_GIVEN TEXT_
•••••

> For the complete documentation index, see [llms.txt](https://docs.scorable.ai/llms.txt). Markdown versions of documentation pages are available by appending `.md` to page URLs; this page is available as [Markdown](https://docs.scorable.ai/concepts-and-examples/usage/projects.md).

# Projects

A **Project** is a workspace inside your organization. It groups related judges, evaluators, datasets, objectives, experiments, batch jobs, and execution logs under a single label so you can keep, for example, two different agents cleanly separated.

Projects are a filter and a scoping concept, not an access boundary. Every user in the organization can see and switch between every project; what changes between projects is which resources show up.

## Default project

Every organization has exactly one default project, marked with a star in the project selector. It is created automatically the first time the organization needs one, and it cannot be deleted directly. To make a different project the default, open it in the selector and set it as default — the previous default is unset atomically.

•••••

_DATASET CONTENT_
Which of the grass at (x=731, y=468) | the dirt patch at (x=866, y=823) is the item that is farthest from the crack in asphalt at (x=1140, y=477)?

•••••

_REQUIRED WORK_
**a)** Do these statements agree with the Projects page? Answer yes or no for each and quote the words from the page that decide it.
(i) Projects act as an access boundary that controls which users can see them.
(ii) The default project is marked with a star in the project selector.
(iii) The default project can be deleted directly.
**b)** Transcribe the Projects page word for word from "A **Project** is" to "is unset atomically.".

_RESPONSES BY ITEM NUMBER_
**a)**
(i) No: "Projects are a filter and a scoping concept, not an access boundary."
(ii) Yes: "marked with a star in the project selector"
(iii) No: "it cannot be deleted directly"

**b)**
A **Project** is a workspace inside your organization. It groups related judges, evaluators, datasets, objectives, experiments, batch jobs, and execution logs under a single label so you can keep, for example, two different agents cleanly separated.

Projects are a filter and a scoping concept, not an access boundary. Every user in the organization can see and switch between every project; what changes between projects is which resources show up.

## Default project

Every organization has exactly one default project, marked with a star in the project selector. It is created automatically the first time the organization needs one, and it cannot be deleted directly. To make a different project the default, open it in the selector and set it as default — the previous default is unset atomically.